Rewrite the listing from its first line through the line with "damaged front bumper [386, 282, 760, 520]", replacing "marked" with "flagged" and leaving everything else unchanged.
==========
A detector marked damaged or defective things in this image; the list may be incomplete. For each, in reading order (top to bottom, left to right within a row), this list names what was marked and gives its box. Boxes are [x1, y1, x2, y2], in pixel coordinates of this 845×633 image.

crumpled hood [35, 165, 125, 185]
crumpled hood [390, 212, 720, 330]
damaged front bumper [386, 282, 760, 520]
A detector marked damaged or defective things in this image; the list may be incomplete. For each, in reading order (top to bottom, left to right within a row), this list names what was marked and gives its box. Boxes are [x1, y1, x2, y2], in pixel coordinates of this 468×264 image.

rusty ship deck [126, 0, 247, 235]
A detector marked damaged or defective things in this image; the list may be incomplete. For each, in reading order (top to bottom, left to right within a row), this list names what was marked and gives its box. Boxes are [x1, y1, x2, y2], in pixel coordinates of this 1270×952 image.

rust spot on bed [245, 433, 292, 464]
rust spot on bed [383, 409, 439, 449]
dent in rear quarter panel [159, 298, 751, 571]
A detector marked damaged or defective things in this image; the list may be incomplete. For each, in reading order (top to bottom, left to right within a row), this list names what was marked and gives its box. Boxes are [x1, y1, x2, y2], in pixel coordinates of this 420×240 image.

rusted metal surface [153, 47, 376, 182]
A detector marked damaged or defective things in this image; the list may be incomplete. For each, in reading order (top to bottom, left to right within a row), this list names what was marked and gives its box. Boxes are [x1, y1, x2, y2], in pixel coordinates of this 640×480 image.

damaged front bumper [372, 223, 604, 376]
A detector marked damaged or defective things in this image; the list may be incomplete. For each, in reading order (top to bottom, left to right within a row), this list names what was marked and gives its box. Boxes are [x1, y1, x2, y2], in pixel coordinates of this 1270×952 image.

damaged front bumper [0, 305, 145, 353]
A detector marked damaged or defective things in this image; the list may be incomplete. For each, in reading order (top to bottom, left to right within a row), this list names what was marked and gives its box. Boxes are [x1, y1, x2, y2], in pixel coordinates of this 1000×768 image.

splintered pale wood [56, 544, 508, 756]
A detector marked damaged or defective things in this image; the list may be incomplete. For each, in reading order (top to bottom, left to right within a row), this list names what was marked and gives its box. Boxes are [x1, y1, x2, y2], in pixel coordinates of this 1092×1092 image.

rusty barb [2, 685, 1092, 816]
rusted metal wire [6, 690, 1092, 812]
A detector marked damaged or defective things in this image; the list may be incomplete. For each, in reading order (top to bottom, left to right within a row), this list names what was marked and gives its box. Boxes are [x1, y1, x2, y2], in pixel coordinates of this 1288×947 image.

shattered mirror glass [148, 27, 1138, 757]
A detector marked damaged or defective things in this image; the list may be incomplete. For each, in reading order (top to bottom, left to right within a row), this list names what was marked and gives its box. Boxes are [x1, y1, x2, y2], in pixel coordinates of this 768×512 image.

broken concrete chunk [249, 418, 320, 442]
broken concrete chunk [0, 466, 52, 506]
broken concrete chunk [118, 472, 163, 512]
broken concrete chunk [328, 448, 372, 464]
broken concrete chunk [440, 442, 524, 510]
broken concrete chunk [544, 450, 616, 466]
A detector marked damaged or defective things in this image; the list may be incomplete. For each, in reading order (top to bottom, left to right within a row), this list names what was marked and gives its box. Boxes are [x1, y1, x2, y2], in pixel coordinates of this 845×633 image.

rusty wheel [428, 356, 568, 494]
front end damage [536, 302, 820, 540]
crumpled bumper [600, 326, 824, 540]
==========
• _Answer for the task_:
A detector flagged damaged or defective things in this image; the list may be incomplete. For each, in reading order (top to bottom, left to right within a row), this list names what was flagged and gives its box. Boxes are [x1, y1, x2, y2], in pixel coordinates of this 845×633 image.

crumpled hood [35, 165, 125, 185]
crumpled hood [390, 212, 720, 330]
damaged front bumper [386, 282, 760, 520]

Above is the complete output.